Когда Страйк и его посетительница наконец-то вышли из кабинета и сердечно распрощались, Робин протянула своему боссу большой портрет Оуэна Куайна, который она нашла на сайте Батского литературного фестиваля.

– Боже правый! – вырвалось у Страйка.

Оуэн Куайн оказался грузным, бледным человеком лет шестидесяти, с лохматыми соломенно-желтыми волосами и бородой клинышком. Глаза у него были разных цветов, что придавало странную напряженность его взгляду. Для фотосессии он завернулся в накидку, похожую на тирольский плащ, и надел фетровую шляпу с пером.

– Такому вряд ли удастся долго сохранять инкогнито, – прокомментировал Страйк. – Распечатай, пожалуйста, еще несколько экземпляров, Робин. Нам, вероятно, придется показывать их в отелях. Его жена полагает, что он когда-то останавливался в «Хилтоне», но где именно – она не помнит. Начинай обзванивать все подряд – узнай, нет ли его среди проживающих. Думаю, он не станет регистрироваться под своим именем, но ты попробуй его описать… Что там насчет Элизабет Тассел?

– Неплохо, – ответила Робин. – Хочешь верь, хочешь нет, но я даже не успела набрать номер, как она сама позвонила.

– Элизабет Тассел? Сюда? С чего бы это?

– Кристиан Фишер рассказал ей о твоем посещении.

– Ну и?..

– Сегодня у нее дела, но завтра в одиннадцать она готова встретиться с тобой у себя в офисе.

– Неужели? – Страйк изобразил изумление. – Чем дальше, тем интересней. Ты не спросила, чтó ей известно о местонахождении Куайна?

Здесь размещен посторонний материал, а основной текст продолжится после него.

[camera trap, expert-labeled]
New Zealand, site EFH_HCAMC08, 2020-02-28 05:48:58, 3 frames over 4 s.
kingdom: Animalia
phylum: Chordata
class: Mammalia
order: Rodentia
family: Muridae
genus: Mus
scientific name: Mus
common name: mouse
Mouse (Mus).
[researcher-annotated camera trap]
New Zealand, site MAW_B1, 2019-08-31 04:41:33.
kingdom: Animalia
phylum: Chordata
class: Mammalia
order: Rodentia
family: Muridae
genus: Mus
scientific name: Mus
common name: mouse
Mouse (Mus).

– Спросила; она говорит, что ровным счетом ничего, и тем не менее настаивает на встрече. Очень властная особа. Этакая директриса. Кстати, «бомбикс мори», – добавила она, – это по-латыни «шелкопряд».



– Шелкопряд?

– Да-да. И знаешь, что еще? Я всегда думала, что шелкопряды плетут свою нить примерно как пауки, но ты вообще в курсе, как на самом деле получают шелк?

– Понятия не имею.

– Кипячением, – сказала Робин. – Червей кипятят живьем, пока они не успели выбраться и при этом повредить кокон. А кокон – это и есть шелковая нить. Не очень-то приятно, согласен? Но с чего тебя вдруг заинтересовали шелкопряды?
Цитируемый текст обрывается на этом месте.